DATA EXTRACT Block Start
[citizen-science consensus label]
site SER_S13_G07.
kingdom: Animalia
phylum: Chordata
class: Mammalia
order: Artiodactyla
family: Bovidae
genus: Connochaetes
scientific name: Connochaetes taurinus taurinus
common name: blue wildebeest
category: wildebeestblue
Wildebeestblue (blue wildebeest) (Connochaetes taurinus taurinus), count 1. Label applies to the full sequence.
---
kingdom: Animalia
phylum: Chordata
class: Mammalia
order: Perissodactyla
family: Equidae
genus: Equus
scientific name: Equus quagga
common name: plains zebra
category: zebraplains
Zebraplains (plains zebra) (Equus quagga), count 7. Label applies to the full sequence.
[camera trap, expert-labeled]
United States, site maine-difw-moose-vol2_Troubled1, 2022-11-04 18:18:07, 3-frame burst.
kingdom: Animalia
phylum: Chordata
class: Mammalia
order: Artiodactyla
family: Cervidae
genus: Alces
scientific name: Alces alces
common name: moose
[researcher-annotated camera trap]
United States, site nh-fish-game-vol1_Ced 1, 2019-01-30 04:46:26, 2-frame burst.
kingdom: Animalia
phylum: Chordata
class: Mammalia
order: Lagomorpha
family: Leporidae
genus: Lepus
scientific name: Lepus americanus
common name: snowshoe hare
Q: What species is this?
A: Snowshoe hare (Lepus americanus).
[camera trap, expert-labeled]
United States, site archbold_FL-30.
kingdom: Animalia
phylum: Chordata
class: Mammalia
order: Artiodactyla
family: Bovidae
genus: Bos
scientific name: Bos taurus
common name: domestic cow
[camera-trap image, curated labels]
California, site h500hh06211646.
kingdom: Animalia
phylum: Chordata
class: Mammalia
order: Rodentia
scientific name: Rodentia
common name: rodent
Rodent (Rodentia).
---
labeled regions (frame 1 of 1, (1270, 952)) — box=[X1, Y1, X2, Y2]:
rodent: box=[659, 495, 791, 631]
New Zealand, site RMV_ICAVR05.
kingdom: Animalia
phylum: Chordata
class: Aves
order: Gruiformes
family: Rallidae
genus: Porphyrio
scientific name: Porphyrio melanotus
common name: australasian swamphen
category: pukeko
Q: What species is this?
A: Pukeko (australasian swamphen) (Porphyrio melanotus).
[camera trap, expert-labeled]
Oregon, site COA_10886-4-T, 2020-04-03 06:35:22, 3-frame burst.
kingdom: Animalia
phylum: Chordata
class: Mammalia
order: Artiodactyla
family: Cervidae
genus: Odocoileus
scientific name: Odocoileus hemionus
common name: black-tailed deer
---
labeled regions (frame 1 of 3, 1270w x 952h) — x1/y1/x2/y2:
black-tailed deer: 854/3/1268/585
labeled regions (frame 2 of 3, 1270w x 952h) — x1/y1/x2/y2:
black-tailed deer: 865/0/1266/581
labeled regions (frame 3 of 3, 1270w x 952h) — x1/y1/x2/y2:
DATA EXTRACT Block End
:: GOAL OF THE EXERCISE ::
Each entry above is to be returned exactly as given.

:: FINAL ANSWER ::
[citizen-science consensus label]
site SER_S13_G07.
kingdom: Animalia
phylum: Chordata
class: Mammalia
order: Artiodactyla
family: Bovidae
genus: Connochaetes
scientific name: Connochaetes taurinus taurinus
common name: blue wildebeest
category: wildebeestblue
Wildebeestblue (blue wildebeest) (Connochaetes taurinus taurinus), count 1. Label applies to the full sequence.
---
kingdom: Animalia
phylum: Chordata
class: Mammalia
order: Perissodactyla
family: Equidae
genus: Equus
scientific name: Equus quagga
common name: plains zebra
category: zebraplains
Zebraplains (plains zebra) (Equus quagga), count 7. Label applies to the full sequence.
[camera trap, expert-labeled]
United States, site maine-difw-moose-vol2_Troubled1, 2022-11-04 18:18:07, 3-frame burst.
kingdom: Animalia
phylum: Chordata
class: Mammalia
order: Artiodactyla
family: Cervidae
genus: Alces
scientific name: Alces alces
common name: moose
[researcher-annotated camera trap]
United States, site nh-fish-game-vol1_Ced 1, 2019-01-30 04:46:26, 2-frame burst.
kingdom: Animalia
phylum: Chordata
class: Mammalia
order: Lagomorpha
family: Leporidae
genus: Lepus
scientific name: Lepus americanus
common name: snowshoe hare
Q: What species is this?
A: Snowshoe hare (Lepus americanus).
[camera trap, expert-labeled]
United States, site archbold_FL-30.
kingdom: Animalia
phylum: Chordata
class: Mammalia
order: Artiodactyla
family: Bovidae
genus: Bos
scientific name: Bos taurus
common name: domestic cow
[camera-trap image, curated labels]
California, site h500hh06211646.
kingdom: Animalia
phylum: Chordata
class: Mammalia
order: Rodentia
scientific name: Rodentia
common name: rodent
Rodent (Rodentia).
---
labeled regions (frame 1 of 1, (1270, 952)) — box=[X1, Y1, X2, Y2]:
rodent: box=[659, 495, 791, 631]
New Zealand, site RMV_ICAVR05.
kingdom: Animalia
phylum: Chordata
class: Aves
order: Gruiformes
family: Rallidae
genus: Porphyrio
scientific name: Porphyrio melanotus
common name: australasian swamphen
category: pukeko
Q: What species is this?
A: Pukeko (australasian swamphen) (Porphyrio melanotus).
[camera trap, expert-labeled]
Oregon, site COA_10886-4-T, 2020-04-03 06:35:22, 3-frame burst.
kingdom: Animalia
phylum: Chordata
class: Mammalia
order: Artiodactyla
family: Cervidae
genus: Odocoileus
scientific name: Odocoileus hemionus
common name: black-tailed deer
---
labeled regions (frame 1 of 3, 1270w x 952h) — x1/y1/x2/y2:
black-tailed deer: 854/3/1268/585
labeled regions (frame 2 of 3, 1270w x 952h) — x1/y1/x2/y2:
black-tailed deer: 865/0/1266/581
labeled regions (frame 3 of 3, 1270w x 952h) — x1/y1/x2/y2:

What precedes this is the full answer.